Task directions
Print the records below word for word, but leave out the pictures.

Data entries
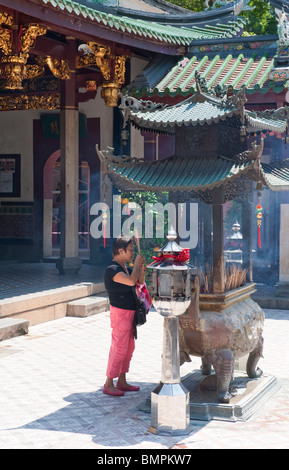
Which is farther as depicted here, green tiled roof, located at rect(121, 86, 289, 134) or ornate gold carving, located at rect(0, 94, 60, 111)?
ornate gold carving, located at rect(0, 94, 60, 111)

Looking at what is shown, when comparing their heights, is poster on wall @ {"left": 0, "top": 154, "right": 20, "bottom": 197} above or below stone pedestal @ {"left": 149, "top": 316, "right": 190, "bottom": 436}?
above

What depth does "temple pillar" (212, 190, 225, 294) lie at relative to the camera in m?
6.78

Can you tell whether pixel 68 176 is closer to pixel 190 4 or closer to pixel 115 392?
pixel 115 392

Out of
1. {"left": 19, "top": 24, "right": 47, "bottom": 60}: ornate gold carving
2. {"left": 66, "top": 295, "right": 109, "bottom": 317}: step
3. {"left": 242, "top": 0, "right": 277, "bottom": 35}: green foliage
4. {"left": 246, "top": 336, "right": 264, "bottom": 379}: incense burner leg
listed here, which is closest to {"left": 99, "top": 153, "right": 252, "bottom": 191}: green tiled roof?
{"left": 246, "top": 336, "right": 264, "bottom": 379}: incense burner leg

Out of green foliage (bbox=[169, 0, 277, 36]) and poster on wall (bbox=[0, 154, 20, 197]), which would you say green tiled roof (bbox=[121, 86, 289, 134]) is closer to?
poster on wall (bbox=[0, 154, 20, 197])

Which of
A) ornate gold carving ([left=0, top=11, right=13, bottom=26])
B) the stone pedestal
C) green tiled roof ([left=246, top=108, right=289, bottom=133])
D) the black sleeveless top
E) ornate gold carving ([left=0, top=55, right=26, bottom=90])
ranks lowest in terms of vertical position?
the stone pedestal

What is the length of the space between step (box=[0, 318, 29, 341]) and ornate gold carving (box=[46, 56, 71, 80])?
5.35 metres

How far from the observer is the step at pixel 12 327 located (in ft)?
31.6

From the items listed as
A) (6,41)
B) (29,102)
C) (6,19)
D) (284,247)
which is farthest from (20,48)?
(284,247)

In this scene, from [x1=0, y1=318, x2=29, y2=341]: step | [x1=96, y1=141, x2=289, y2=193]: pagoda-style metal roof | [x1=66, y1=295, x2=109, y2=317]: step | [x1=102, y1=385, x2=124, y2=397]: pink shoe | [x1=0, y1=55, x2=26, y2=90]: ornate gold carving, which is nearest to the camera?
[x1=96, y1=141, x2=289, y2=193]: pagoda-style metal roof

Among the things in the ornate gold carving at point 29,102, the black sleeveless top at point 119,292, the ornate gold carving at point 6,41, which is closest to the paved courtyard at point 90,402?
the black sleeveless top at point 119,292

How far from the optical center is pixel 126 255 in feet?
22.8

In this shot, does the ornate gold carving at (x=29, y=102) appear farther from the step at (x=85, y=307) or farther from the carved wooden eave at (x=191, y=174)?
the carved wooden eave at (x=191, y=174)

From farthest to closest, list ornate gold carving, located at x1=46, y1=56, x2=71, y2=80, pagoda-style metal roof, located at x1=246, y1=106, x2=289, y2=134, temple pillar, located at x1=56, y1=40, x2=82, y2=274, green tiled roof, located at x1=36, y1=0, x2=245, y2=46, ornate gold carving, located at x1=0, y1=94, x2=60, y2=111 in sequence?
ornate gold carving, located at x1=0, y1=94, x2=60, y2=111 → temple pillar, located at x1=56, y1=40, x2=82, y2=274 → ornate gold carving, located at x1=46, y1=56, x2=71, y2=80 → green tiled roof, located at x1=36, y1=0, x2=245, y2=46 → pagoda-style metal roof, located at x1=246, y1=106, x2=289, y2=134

Complete answer
Which is farther as depicted here, green tiled roof, located at rect(121, 86, 289, 134) or ornate gold carving, located at rect(0, 94, 60, 111)?
ornate gold carving, located at rect(0, 94, 60, 111)

Looking at what is shown, when comparing their heights, is poster on wall @ {"left": 0, "top": 154, "right": 20, "bottom": 197} above or below stone pedestal @ {"left": 149, "top": 316, "right": 190, "bottom": 436}?
above

What depth does "temple pillar" (212, 190, 225, 294) lie at relative to the camera in m?
6.78

Can you tell whether pixel 68 176 is closer to pixel 190 4 or closer to pixel 115 392?
pixel 115 392

Out of
1. {"left": 19, "top": 24, "right": 47, "bottom": 60}: ornate gold carving
2. {"left": 66, "top": 295, "right": 109, "bottom": 317}: step
3. {"left": 242, "top": 0, "right": 277, "bottom": 35}: green foliage
4. {"left": 246, "top": 336, "right": 264, "bottom": 379}: incense burner leg
listed here, which is closest to {"left": 99, "top": 153, "right": 252, "bottom": 191}: green tiled roof?
{"left": 246, "top": 336, "right": 264, "bottom": 379}: incense burner leg

Out of green foliage (bbox=[169, 0, 277, 36]) and poster on wall (bbox=[0, 154, 20, 197]), which would you say green tiled roof (bbox=[121, 86, 289, 134]) is closer to?
poster on wall (bbox=[0, 154, 20, 197])

Which of
A) ornate gold carving ([left=0, top=11, right=13, bottom=26])
B) the stone pedestal
C) green tiled roof ([left=246, top=108, right=289, bottom=133])
D) the black sleeveless top
E) ornate gold carving ([left=0, top=55, right=26, bottom=90])
ranks lowest in terms of vertical position?
the stone pedestal

What is the length of the space between step (box=[0, 318, 29, 341]) and ornate gold carving (box=[46, 56, 71, 80])?
5.35 metres

How far from the observer is the step at pixel 12 327 located (in ft)?
31.6

From the items listed as
A) (6,41)
B) (29,102)
C) (6,19)
D) (284,247)
which is farthest from (20,48)?
(284,247)

In this scene, from [x1=0, y1=318, x2=29, y2=341]: step | [x1=96, y1=141, x2=289, y2=193]: pagoda-style metal roof | [x1=66, y1=295, x2=109, y2=317]: step | [x1=102, y1=385, x2=124, y2=397]: pink shoe | [x1=0, y1=55, x2=26, y2=90]: ornate gold carving, which is nearest to the camera?
[x1=96, y1=141, x2=289, y2=193]: pagoda-style metal roof

Among the things in the ornate gold carving at point 29,102, the black sleeveless top at point 119,292, the ornate gold carving at point 6,41, which is closest to the paved courtyard at point 90,402?
the black sleeveless top at point 119,292

How far from the optical center is pixel 126 255 in feet?
22.8

In this shot, does the ornate gold carving at (x=29, y=102) appear farther from the step at (x=85, y=307) or farther from the carved wooden eave at (x=191, y=174)?
the carved wooden eave at (x=191, y=174)

From farthest to closest, list ornate gold carving, located at x1=46, y1=56, x2=71, y2=80, pagoda-style metal roof, located at x1=246, y1=106, x2=289, y2=134, temple pillar, located at x1=56, y1=40, x2=82, y2=274, green tiled roof, located at x1=36, y1=0, x2=245, y2=46, ornate gold carving, located at x1=0, y1=94, x2=60, y2=111 in sequence?
ornate gold carving, located at x1=0, y1=94, x2=60, y2=111 → temple pillar, located at x1=56, y1=40, x2=82, y2=274 → ornate gold carving, located at x1=46, y1=56, x2=71, y2=80 → green tiled roof, located at x1=36, y1=0, x2=245, y2=46 → pagoda-style metal roof, located at x1=246, y1=106, x2=289, y2=134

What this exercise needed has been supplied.